Właśnie, skoro blisko 2000 lat po Chrystusie Kościół ogłasza nowe dogmaty, to może pojawić się kłopot z ich uszeregowaniem. Czy najważniejsze są te, które są najstarsze? Które tak naprawdę są najbardziej godne szacunku? Jaka jest ich hierarchia?
Odpowiedź pojawia się w dekrecie o ekumenizmie Soboru Watykańskiego II (ponieważ w dialogu ekumenicznym bardzo ważna jest hierarchia prawd w nauce katolickiej). Czytamy tam: "(…) niech wszyscy chrześcijanie wyznają wiarę w Jednego i Troistego Boga, we Wcielonego Syna Bożego, naszego Pana i Zbawiciela, a wspólnym wysiłkiem we wzajemnym szacunku niech dają świadectwo naszej nadziei, która nie zawodzi".
Nie ma ważniejszych dogmatów od tych: Jest jeden Bóg.

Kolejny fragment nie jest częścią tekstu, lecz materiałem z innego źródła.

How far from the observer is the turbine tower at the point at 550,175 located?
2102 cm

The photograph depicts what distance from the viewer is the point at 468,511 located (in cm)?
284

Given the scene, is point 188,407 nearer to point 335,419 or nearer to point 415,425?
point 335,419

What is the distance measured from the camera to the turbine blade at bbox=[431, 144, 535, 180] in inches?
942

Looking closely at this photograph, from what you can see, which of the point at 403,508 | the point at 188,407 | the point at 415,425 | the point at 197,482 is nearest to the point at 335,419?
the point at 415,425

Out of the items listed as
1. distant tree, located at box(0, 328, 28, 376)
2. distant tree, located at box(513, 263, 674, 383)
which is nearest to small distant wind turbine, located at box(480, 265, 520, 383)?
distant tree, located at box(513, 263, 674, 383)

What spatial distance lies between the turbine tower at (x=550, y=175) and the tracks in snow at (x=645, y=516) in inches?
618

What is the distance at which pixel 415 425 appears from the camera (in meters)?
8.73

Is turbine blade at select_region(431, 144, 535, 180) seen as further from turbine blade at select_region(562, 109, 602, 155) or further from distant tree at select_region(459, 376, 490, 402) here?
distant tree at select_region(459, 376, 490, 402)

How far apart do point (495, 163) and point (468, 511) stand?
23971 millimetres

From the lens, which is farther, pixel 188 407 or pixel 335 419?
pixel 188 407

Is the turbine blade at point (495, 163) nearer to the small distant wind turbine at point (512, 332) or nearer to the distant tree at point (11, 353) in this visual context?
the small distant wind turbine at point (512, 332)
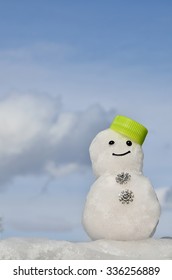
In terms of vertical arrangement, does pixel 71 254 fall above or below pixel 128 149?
below

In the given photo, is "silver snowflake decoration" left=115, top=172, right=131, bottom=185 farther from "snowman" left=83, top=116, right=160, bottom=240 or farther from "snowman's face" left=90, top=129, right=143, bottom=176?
"snowman's face" left=90, top=129, right=143, bottom=176

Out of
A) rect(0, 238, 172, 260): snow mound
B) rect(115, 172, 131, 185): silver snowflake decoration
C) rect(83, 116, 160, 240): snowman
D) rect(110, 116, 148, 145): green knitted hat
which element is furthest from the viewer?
rect(110, 116, 148, 145): green knitted hat

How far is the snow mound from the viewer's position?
884 centimetres

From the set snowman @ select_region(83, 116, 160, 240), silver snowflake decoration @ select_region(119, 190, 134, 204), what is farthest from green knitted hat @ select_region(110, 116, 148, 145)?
silver snowflake decoration @ select_region(119, 190, 134, 204)

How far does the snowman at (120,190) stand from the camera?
961 centimetres

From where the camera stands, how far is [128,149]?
9.95 meters

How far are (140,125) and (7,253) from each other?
2.97 metres

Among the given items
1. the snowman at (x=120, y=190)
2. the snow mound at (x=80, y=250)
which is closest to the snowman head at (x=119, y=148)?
the snowman at (x=120, y=190)
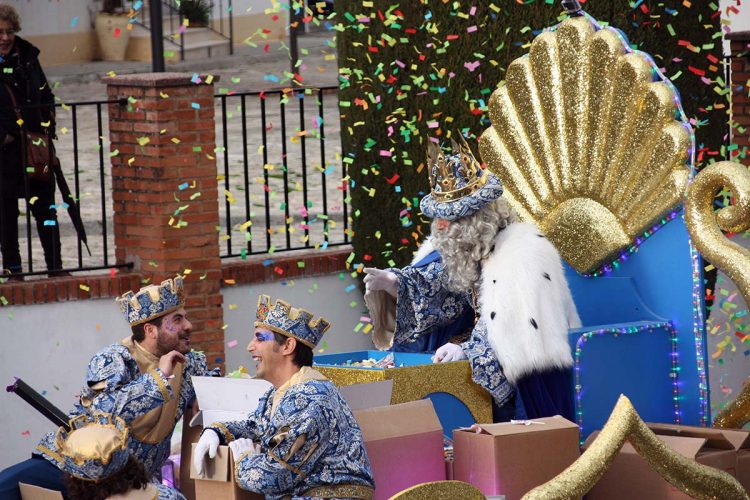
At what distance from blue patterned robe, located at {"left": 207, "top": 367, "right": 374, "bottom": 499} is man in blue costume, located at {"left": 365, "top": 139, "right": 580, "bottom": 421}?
3.81 ft

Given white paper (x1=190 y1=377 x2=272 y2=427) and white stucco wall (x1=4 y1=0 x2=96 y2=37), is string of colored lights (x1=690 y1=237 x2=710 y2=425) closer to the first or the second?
white paper (x1=190 y1=377 x2=272 y2=427)

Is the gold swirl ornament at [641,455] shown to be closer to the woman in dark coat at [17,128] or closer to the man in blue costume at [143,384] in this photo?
the man in blue costume at [143,384]

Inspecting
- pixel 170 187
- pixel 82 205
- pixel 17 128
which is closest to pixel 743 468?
pixel 170 187

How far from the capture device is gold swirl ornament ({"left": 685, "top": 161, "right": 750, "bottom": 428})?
5723mm

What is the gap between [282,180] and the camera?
13539 millimetres

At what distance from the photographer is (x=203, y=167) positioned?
8.93 m

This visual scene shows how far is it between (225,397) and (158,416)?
0.25 meters

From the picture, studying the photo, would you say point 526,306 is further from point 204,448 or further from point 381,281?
point 204,448

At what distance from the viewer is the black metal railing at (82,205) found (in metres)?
8.96

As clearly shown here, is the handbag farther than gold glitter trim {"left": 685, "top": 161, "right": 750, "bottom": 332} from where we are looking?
Yes

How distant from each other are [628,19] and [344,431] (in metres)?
3.71

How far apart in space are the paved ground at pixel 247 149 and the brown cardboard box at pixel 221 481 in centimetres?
395

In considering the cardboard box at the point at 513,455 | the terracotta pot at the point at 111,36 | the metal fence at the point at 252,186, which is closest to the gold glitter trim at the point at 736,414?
the cardboard box at the point at 513,455

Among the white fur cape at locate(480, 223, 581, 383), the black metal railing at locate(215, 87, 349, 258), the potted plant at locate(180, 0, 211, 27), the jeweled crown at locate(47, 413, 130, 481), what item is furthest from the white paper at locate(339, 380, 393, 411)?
the potted plant at locate(180, 0, 211, 27)
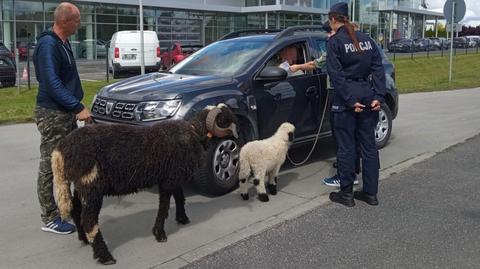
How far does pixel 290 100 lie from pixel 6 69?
1456 centimetres

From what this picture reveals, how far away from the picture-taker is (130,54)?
24.2 metres

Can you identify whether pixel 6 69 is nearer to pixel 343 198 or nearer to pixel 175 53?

Są trzy Osoby Boskie: Bóg Ojciec, Syn Boży, Duch Święty. Syn Boży stał się człowiekiem i umarł na krzyżu dla naszego zbawienia. Te zdania, tak wyrażone w "głównych prawdach wiary", są najważniejsze i mają przemożny wpływ na życie katolika. Przyjmując je, wolą i rozumem, katolik jest katolikiem. Mówi: wierzę. Czy jest od razu dobrym katolikiem? Życie pokazuje i pokaże. Ono sprawdza aż do bólu.